There's more on GitHub. Find the complete example and learn how to set up and run in the Amazon Code Examples Repository. 


require 'aws-sdk-kms' # v2: require 'aws-sdk'

# Decrypted blob

blob = '01020200785d68faeec386af1057904926253051eb2919d3c16078badf65b808b26dd057c101747cadf3593596e093d4ffbf22434a6d00000068306606092a864886f70d010706a0593057020100305206092a864886f70d010701301e060960864801650304012e3011040c9d629e573683972cdb7d94b30201108025b20b060591b02ca0deb0fbdfc2f86c8bfcb265947739851ad56f3adce91eba87c59691a9a1'
blob_packed = [blob].pack('H*')

client = Aws::KMS::Client.new(region: 'us-west-2')

resp = client.decrypt({
                        ciphertext_blob: blob_packed
                      })

puts 'Raw text: '
puts resp.plaintext

  • For API details, see Decrypt in Amazon SDK for Ruby API Reference.

Rust
SDK for Rust
Note

There's more on GitHub. Find the complete example and learn how to set up and run in the Amazon Code Examples Repository. 
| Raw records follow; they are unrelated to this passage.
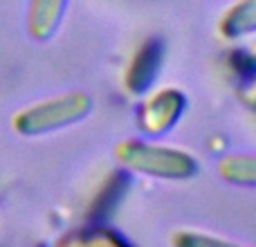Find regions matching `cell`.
I'll list each match as a JSON object with an SVG mask.
<instances>
[{"instance_id":"1","label":"cell","mask_w":256,"mask_h":247,"mask_svg":"<svg viewBox=\"0 0 256 247\" xmlns=\"http://www.w3.org/2000/svg\"><path fill=\"white\" fill-rule=\"evenodd\" d=\"M122 168L162 180H186L198 173V162L191 153L146 140H124L112 148Z\"/></svg>"},{"instance_id":"2","label":"cell","mask_w":256,"mask_h":247,"mask_svg":"<svg viewBox=\"0 0 256 247\" xmlns=\"http://www.w3.org/2000/svg\"><path fill=\"white\" fill-rule=\"evenodd\" d=\"M90 110H92V99L81 90H72V92L56 94L20 110L14 117V128L22 135L50 132L81 122Z\"/></svg>"},{"instance_id":"3","label":"cell","mask_w":256,"mask_h":247,"mask_svg":"<svg viewBox=\"0 0 256 247\" xmlns=\"http://www.w3.org/2000/svg\"><path fill=\"white\" fill-rule=\"evenodd\" d=\"M186 108V97L176 88H162L146 97L137 108V126L144 135L160 137L168 132Z\"/></svg>"},{"instance_id":"4","label":"cell","mask_w":256,"mask_h":247,"mask_svg":"<svg viewBox=\"0 0 256 247\" xmlns=\"http://www.w3.org/2000/svg\"><path fill=\"white\" fill-rule=\"evenodd\" d=\"M160 63H162V43L158 38H150L142 45L130 58L126 70V90L130 94H144L153 86L158 76Z\"/></svg>"},{"instance_id":"5","label":"cell","mask_w":256,"mask_h":247,"mask_svg":"<svg viewBox=\"0 0 256 247\" xmlns=\"http://www.w3.org/2000/svg\"><path fill=\"white\" fill-rule=\"evenodd\" d=\"M68 0H32L30 14H27V27L30 34L38 40H45L56 32L63 18Z\"/></svg>"},{"instance_id":"6","label":"cell","mask_w":256,"mask_h":247,"mask_svg":"<svg viewBox=\"0 0 256 247\" xmlns=\"http://www.w3.org/2000/svg\"><path fill=\"white\" fill-rule=\"evenodd\" d=\"M222 38H240L256 32V0H236L218 20Z\"/></svg>"},{"instance_id":"7","label":"cell","mask_w":256,"mask_h":247,"mask_svg":"<svg viewBox=\"0 0 256 247\" xmlns=\"http://www.w3.org/2000/svg\"><path fill=\"white\" fill-rule=\"evenodd\" d=\"M216 168L230 184L256 186V153H230L218 160Z\"/></svg>"},{"instance_id":"8","label":"cell","mask_w":256,"mask_h":247,"mask_svg":"<svg viewBox=\"0 0 256 247\" xmlns=\"http://www.w3.org/2000/svg\"><path fill=\"white\" fill-rule=\"evenodd\" d=\"M126 189H128V176L126 173L124 171L112 173L110 180H108L106 186H104V191L97 196V200H94L92 209H90V218H92V220H102V218H106L108 214H110V209L120 202V198L124 196Z\"/></svg>"},{"instance_id":"9","label":"cell","mask_w":256,"mask_h":247,"mask_svg":"<svg viewBox=\"0 0 256 247\" xmlns=\"http://www.w3.org/2000/svg\"><path fill=\"white\" fill-rule=\"evenodd\" d=\"M61 243H76V245H120V243H126L120 234L110 232L108 227H102V225H94L90 230H84V234L79 236H72V238H66Z\"/></svg>"},{"instance_id":"10","label":"cell","mask_w":256,"mask_h":247,"mask_svg":"<svg viewBox=\"0 0 256 247\" xmlns=\"http://www.w3.org/2000/svg\"><path fill=\"white\" fill-rule=\"evenodd\" d=\"M176 245H222L225 238H214V236H196V234H178L173 236Z\"/></svg>"},{"instance_id":"11","label":"cell","mask_w":256,"mask_h":247,"mask_svg":"<svg viewBox=\"0 0 256 247\" xmlns=\"http://www.w3.org/2000/svg\"><path fill=\"white\" fill-rule=\"evenodd\" d=\"M240 97L248 102V106H254L256 108V81H254V84H250L248 88L240 92Z\"/></svg>"}]
</instances>
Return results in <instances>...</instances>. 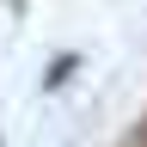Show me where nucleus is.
Segmentation results:
<instances>
[{"label":"nucleus","instance_id":"2","mask_svg":"<svg viewBox=\"0 0 147 147\" xmlns=\"http://www.w3.org/2000/svg\"><path fill=\"white\" fill-rule=\"evenodd\" d=\"M123 147H147V123H141V129H135V135H129Z\"/></svg>","mask_w":147,"mask_h":147},{"label":"nucleus","instance_id":"1","mask_svg":"<svg viewBox=\"0 0 147 147\" xmlns=\"http://www.w3.org/2000/svg\"><path fill=\"white\" fill-rule=\"evenodd\" d=\"M74 67H80V55H55V61H49V74H43V92L67 86V80H74Z\"/></svg>","mask_w":147,"mask_h":147}]
</instances>
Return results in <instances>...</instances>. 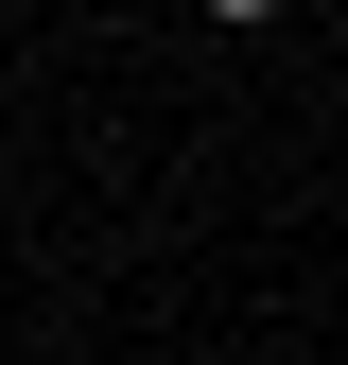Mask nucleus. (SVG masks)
I'll return each mask as SVG.
<instances>
[{"label":"nucleus","mask_w":348,"mask_h":365,"mask_svg":"<svg viewBox=\"0 0 348 365\" xmlns=\"http://www.w3.org/2000/svg\"><path fill=\"white\" fill-rule=\"evenodd\" d=\"M209 18H279V0H209Z\"/></svg>","instance_id":"nucleus-1"}]
</instances>
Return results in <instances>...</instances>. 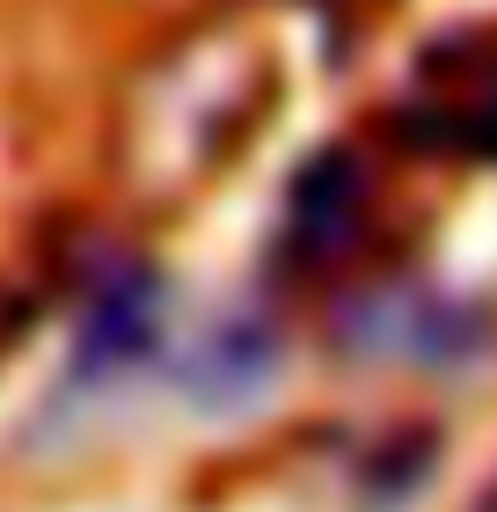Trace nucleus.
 Returning a JSON list of instances; mask_svg holds the SVG:
<instances>
[{"label":"nucleus","instance_id":"4","mask_svg":"<svg viewBox=\"0 0 497 512\" xmlns=\"http://www.w3.org/2000/svg\"><path fill=\"white\" fill-rule=\"evenodd\" d=\"M359 205H366V183H359V161H351V154L307 161L300 183H293V242H300L307 264L351 242V227H359Z\"/></svg>","mask_w":497,"mask_h":512},{"label":"nucleus","instance_id":"2","mask_svg":"<svg viewBox=\"0 0 497 512\" xmlns=\"http://www.w3.org/2000/svg\"><path fill=\"white\" fill-rule=\"evenodd\" d=\"M161 344V278L154 271H125L96 293V308L81 322L74 344V381H117L125 366H139Z\"/></svg>","mask_w":497,"mask_h":512},{"label":"nucleus","instance_id":"3","mask_svg":"<svg viewBox=\"0 0 497 512\" xmlns=\"http://www.w3.org/2000/svg\"><path fill=\"white\" fill-rule=\"evenodd\" d=\"M278 374V337L264 322H227L212 330L191 359H183V388L198 395L205 410H234L249 395H264V381Z\"/></svg>","mask_w":497,"mask_h":512},{"label":"nucleus","instance_id":"1","mask_svg":"<svg viewBox=\"0 0 497 512\" xmlns=\"http://www.w3.org/2000/svg\"><path fill=\"white\" fill-rule=\"evenodd\" d=\"M373 352H410L417 366H461L490 344V315L483 308H454V300H395L381 293L373 308H359L344 322Z\"/></svg>","mask_w":497,"mask_h":512}]
</instances>
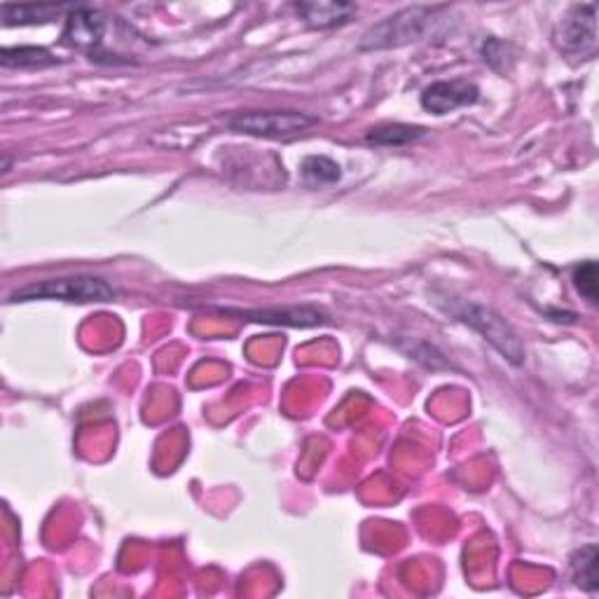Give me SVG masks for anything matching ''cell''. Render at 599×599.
Here are the masks:
<instances>
[{
  "label": "cell",
  "instance_id": "obj_1",
  "mask_svg": "<svg viewBox=\"0 0 599 599\" xmlns=\"http://www.w3.org/2000/svg\"><path fill=\"white\" fill-rule=\"evenodd\" d=\"M435 303L441 305L448 314H452L456 321H462V324H467L469 328H473L475 333L485 337L505 361L513 365L524 363V356H527L524 344L513 331V326L501 314H497L494 310L485 305L471 303V300L443 297V300H435Z\"/></svg>",
  "mask_w": 599,
  "mask_h": 599
},
{
  "label": "cell",
  "instance_id": "obj_2",
  "mask_svg": "<svg viewBox=\"0 0 599 599\" xmlns=\"http://www.w3.org/2000/svg\"><path fill=\"white\" fill-rule=\"evenodd\" d=\"M443 10L445 8H441V6H410V8H403V10L394 12L391 17L382 19L380 24L367 29L363 33L361 42H359V50L375 52V50L403 48V45L418 42L429 33L435 17L441 14Z\"/></svg>",
  "mask_w": 599,
  "mask_h": 599
},
{
  "label": "cell",
  "instance_id": "obj_3",
  "mask_svg": "<svg viewBox=\"0 0 599 599\" xmlns=\"http://www.w3.org/2000/svg\"><path fill=\"white\" fill-rule=\"evenodd\" d=\"M115 291L108 282L99 276H63V279L33 282L19 286L10 293V303H33V300H66V303H108L115 300Z\"/></svg>",
  "mask_w": 599,
  "mask_h": 599
},
{
  "label": "cell",
  "instance_id": "obj_4",
  "mask_svg": "<svg viewBox=\"0 0 599 599\" xmlns=\"http://www.w3.org/2000/svg\"><path fill=\"white\" fill-rule=\"evenodd\" d=\"M316 122L314 115L300 110H242L227 120V127L261 138H291Z\"/></svg>",
  "mask_w": 599,
  "mask_h": 599
},
{
  "label": "cell",
  "instance_id": "obj_5",
  "mask_svg": "<svg viewBox=\"0 0 599 599\" xmlns=\"http://www.w3.org/2000/svg\"><path fill=\"white\" fill-rule=\"evenodd\" d=\"M556 40L571 57H592L597 50V10L592 3L573 6L558 24Z\"/></svg>",
  "mask_w": 599,
  "mask_h": 599
},
{
  "label": "cell",
  "instance_id": "obj_6",
  "mask_svg": "<svg viewBox=\"0 0 599 599\" xmlns=\"http://www.w3.org/2000/svg\"><path fill=\"white\" fill-rule=\"evenodd\" d=\"M106 33V19L101 12L76 6V10L66 17V29L61 33L68 48L87 52L91 59H99V48Z\"/></svg>",
  "mask_w": 599,
  "mask_h": 599
},
{
  "label": "cell",
  "instance_id": "obj_7",
  "mask_svg": "<svg viewBox=\"0 0 599 599\" xmlns=\"http://www.w3.org/2000/svg\"><path fill=\"white\" fill-rule=\"evenodd\" d=\"M220 314L237 316L242 321H258V324H274V326H300L310 328L326 324L328 314L321 312L316 307H267V310H233V307H220Z\"/></svg>",
  "mask_w": 599,
  "mask_h": 599
},
{
  "label": "cell",
  "instance_id": "obj_8",
  "mask_svg": "<svg viewBox=\"0 0 599 599\" xmlns=\"http://www.w3.org/2000/svg\"><path fill=\"white\" fill-rule=\"evenodd\" d=\"M480 99V89L471 80H441L422 91V106L433 115H448L456 108L473 106Z\"/></svg>",
  "mask_w": 599,
  "mask_h": 599
},
{
  "label": "cell",
  "instance_id": "obj_9",
  "mask_svg": "<svg viewBox=\"0 0 599 599\" xmlns=\"http://www.w3.org/2000/svg\"><path fill=\"white\" fill-rule=\"evenodd\" d=\"M295 12L310 29L324 31L347 24L356 14V6L335 3V0H312V3H295Z\"/></svg>",
  "mask_w": 599,
  "mask_h": 599
},
{
  "label": "cell",
  "instance_id": "obj_10",
  "mask_svg": "<svg viewBox=\"0 0 599 599\" xmlns=\"http://www.w3.org/2000/svg\"><path fill=\"white\" fill-rule=\"evenodd\" d=\"M76 6H0V14H3L6 27H27V24H48L61 14H71Z\"/></svg>",
  "mask_w": 599,
  "mask_h": 599
},
{
  "label": "cell",
  "instance_id": "obj_11",
  "mask_svg": "<svg viewBox=\"0 0 599 599\" xmlns=\"http://www.w3.org/2000/svg\"><path fill=\"white\" fill-rule=\"evenodd\" d=\"M426 134L424 127H412V125H401V122H386L380 127L367 129L365 141L375 146H407L412 141H418Z\"/></svg>",
  "mask_w": 599,
  "mask_h": 599
},
{
  "label": "cell",
  "instance_id": "obj_12",
  "mask_svg": "<svg viewBox=\"0 0 599 599\" xmlns=\"http://www.w3.org/2000/svg\"><path fill=\"white\" fill-rule=\"evenodd\" d=\"M571 576L576 586L586 592H597V546H583L571 556Z\"/></svg>",
  "mask_w": 599,
  "mask_h": 599
},
{
  "label": "cell",
  "instance_id": "obj_13",
  "mask_svg": "<svg viewBox=\"0 0 599 599\" xmlns=\"http://www.w3.org/2000/svg\"><path fill=\"white\" fill-rule=\"evenodd\" d=\"M303 176L314 188H326L335 186V183L342 178L340 165L333 163L326 155H312L303 163Z\"/></svg>",
  "mask_w": 599,
  "mask_h": 599
},
{
  "label": "cell",
  "instance_id": "obj_14",
  "mask_svg": "<svg viewBox=\"0 0 599 599\" xmlns=\"http://www.w3.org/2000/svg\"><path fill=\"white\" fill-rule=\"evenodd\" d=\"M0 63L6 68H42L57 63V57H52L48 50L42 48H29V45H21V48H6L0 52Z\"/></svg>",
  "mask_w": 599,
  "mask_h": 599
},
{
  "label": "cell",
  "instance_id": "obj_15",
  "mask_svg": "<svg viewBox=\"0 0 599 599\" xmlns=\"http://www.w3.org/2000/svg\"><path fill=\"white\" fill-rule=\"evenodd\" d=\"M597 279H599V269H597V263L595 261H588V263H581L579 267L573 269V288L579 291L588 303H597Z\"/></svg>",
  "mask_w": 599,
  "mask_h": 599
}]
</instances>
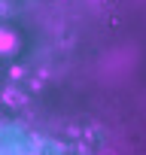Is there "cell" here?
Returning <instances> with one entry per match:
<instances>
[{"label": "cell", "mask_w": 146, "mask_h": 155, "mask_svg": "<svg viewBox=\"0 0 146 155\" xmlns=\"http://www.w3.org/2000/svg\"><path fill=\"white\" fill-rule=\"evenodd\" d=\"M15 46H18V40L12 31H0V55H12Z\"/></svg>", "instance_id": "obj_1"}]
</instances>
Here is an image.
async fn decrypt_key(client: &Client, key: &str, filename: &str) -> Result<(), Error> {
    // Open input text file and get contents as a string
    // input is a base-64 encoded string, so decode it:
    let data = fs::read_to_string(filename)
        .map(|input| {
            base64::decode(input).expect("Input file does not contain valid base 64 characters.")
        })
        .map(Blob::new);

    let resp = client
        .decrypt()
        .key_id(key)
        .ciphertext_blob(data.unwrap())
        .send()
        .await?;

    let inner = resp.plaintext.unwrap();
    let bytes = inner.as_ref();

    let s = String::from_utf8(bytes.to_vec()).expect("Could not convert to UTF-8");

    println!();
    println!("Decoded string:");
    println!("{}", s);

    Ok(())
}

  • For API details, see Decrypt in Amazon SDK for Rust API reference.

For a complete list of Amazon SDK developer guides and code examples, see Using Amazon KMS with an Amazon SDK. This topic also includes information about getting started and details about previous SDK versions.